Parts of the exercise
A - In the freight app text, how many drivers has Transfix distributed its app to?
B - Arrange the part of the listing that runs from the line containing "Thinking about the" through the end of the listing, both included, as a numbered list without blank lines.

Selected excerpt
•••

Uber entered the freight world last year, launching speculation and arguments on whether the tech company could strike a second time and do to shipping what it did to passenger transportation — and if so, which segment of freight would have to endure the type of disruption experienced by the taxi industry.

Uber Freight is keeping quiet for now, but other technology firms are mimicking the idea of uniting purchasers and suppliers through smartphone apps. Some of those vendors are gaining traction in the market while others have opted to follow a different path, but either way, more drivers have more apps on their phones and tablets.

The tech vendors say they offer a leveling of the playing field so owner-operators and small fleets can compete with large carriers, while bringing the market place closer to the economist’s ideal of perfect information for all participants. Traditional freight brokers, meanwhile, say they are not technological neophytes, and that they have been using systems to augment their personal relationships for years.



“The purpose of the platform is to eliminate waste,” said Andrew “Drew” McElroy, CEO and co-founder of Transfix, which has distributed its app to 25,000 drivers and handled 20,000 truckload shipments last year.

•••

Available records
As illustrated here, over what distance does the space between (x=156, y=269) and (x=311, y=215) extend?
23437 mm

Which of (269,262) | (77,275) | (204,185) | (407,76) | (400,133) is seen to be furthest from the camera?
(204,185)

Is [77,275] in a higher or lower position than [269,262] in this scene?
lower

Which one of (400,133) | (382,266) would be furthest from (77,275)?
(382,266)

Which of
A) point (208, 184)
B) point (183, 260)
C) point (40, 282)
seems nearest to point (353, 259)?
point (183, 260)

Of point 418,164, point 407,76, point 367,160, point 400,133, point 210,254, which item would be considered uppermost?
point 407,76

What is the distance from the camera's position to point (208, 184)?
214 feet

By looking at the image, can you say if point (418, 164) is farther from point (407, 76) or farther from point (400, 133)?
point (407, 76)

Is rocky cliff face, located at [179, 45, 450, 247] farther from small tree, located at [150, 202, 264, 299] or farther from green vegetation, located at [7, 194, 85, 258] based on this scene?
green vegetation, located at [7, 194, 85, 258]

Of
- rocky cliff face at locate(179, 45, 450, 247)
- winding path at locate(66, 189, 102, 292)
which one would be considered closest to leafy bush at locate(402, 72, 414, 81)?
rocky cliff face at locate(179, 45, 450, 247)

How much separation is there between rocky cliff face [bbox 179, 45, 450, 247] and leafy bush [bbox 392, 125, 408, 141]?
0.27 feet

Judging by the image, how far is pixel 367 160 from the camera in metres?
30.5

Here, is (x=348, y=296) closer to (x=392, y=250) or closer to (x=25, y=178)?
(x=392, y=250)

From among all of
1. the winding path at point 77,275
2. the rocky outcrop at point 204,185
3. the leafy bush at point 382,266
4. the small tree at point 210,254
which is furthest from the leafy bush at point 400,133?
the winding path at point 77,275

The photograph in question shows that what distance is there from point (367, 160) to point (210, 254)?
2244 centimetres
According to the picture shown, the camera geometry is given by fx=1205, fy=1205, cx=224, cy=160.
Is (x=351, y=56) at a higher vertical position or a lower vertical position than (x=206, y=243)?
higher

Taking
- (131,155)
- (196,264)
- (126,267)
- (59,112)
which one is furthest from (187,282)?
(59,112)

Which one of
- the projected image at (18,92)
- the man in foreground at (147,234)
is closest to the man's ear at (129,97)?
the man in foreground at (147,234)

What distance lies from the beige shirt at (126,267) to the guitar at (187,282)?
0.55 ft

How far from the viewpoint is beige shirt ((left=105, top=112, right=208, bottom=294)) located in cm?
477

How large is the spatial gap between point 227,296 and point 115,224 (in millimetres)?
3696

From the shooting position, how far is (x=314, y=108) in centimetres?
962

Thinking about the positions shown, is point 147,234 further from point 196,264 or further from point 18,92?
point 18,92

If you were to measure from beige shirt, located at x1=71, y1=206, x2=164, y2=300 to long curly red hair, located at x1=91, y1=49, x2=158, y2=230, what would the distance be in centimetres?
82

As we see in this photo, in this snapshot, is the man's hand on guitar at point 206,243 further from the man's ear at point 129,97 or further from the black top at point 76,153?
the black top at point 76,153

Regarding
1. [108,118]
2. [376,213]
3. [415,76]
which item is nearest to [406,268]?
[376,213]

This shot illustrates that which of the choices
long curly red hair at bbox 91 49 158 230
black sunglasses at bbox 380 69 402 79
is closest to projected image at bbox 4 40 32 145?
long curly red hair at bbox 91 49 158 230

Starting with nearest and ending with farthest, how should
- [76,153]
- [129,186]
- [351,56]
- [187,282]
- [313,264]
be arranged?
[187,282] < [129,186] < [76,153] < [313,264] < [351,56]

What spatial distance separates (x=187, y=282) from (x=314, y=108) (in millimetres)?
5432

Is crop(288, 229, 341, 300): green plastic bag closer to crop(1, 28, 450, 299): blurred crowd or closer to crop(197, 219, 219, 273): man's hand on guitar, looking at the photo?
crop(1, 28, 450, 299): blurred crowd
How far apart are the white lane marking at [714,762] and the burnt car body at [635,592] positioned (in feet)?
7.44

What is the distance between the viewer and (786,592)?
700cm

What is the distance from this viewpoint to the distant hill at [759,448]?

•••

Solved tasks
A - 25,000 drivers

B -
1. Thinking about the positions shown, is point 147,234 further from point 196,264 or further from point 18,92?
2. point 18,92
3. If you were to measure from beige shirt, located at x1=71, y1=206, x2=164, y2=300 to long curly red hair, located at x1=91, y1=49, x2=158, y2=230, what would the distance be in centimetres?
4. 82
5. As we see in this photo, in this snapshot, is the man's hand on guitar at point 206,243 further from the man's ear at point 129,97 or further from the black top at point 76,153?
6. the black top at point 76,153
7. Regarding
8. 1. [108,118]
9. 2. [376,213]
10. 3. [415,76]
11. which item is nearest to [406,268]?
12. [376,213]
13. This shot illustrates that which of the choices
14. long curly red hair at bbox 91 49 158 230
15. black sunglasses at bbox 380 69 402 79
16. is closest to projected image at bbox 4 40 32 145?
17. long curly red hair at bbox 91 49 158 230
18. Starting with nearest and ending with farthest, how should
19. - [76,153]
20. - [129,186]
21. - [351,56]
22. - [187,282]
23. - [313,264]
24. be arranged?
25. [187,282] < [129,186] < [76,153] < [313,264] < [351,56]
26. What spatial distance separates (x=187, y=282) from (x=314, y=108) (in millimetres)?
27. 5432
28. Is crop(288, 229, 341, 300): green plastic bag closer to crop(1, 28, 450, 299): blurred crowd or closer to crop(197, 219, 219, 273): man's hand on guitar, looking at the photo?
29. crop(1, 28, 450, 299): blurred crowd
30. How far apart are the white lane marking at [714,762] and the burnt car body at [635,592] positioned (in feet)?
31. 7.44
32. What is the distance between the viewer and (786,592)?
33. 700cm
34. What is the distance from this viewpoint to the distant hill at [759,448]?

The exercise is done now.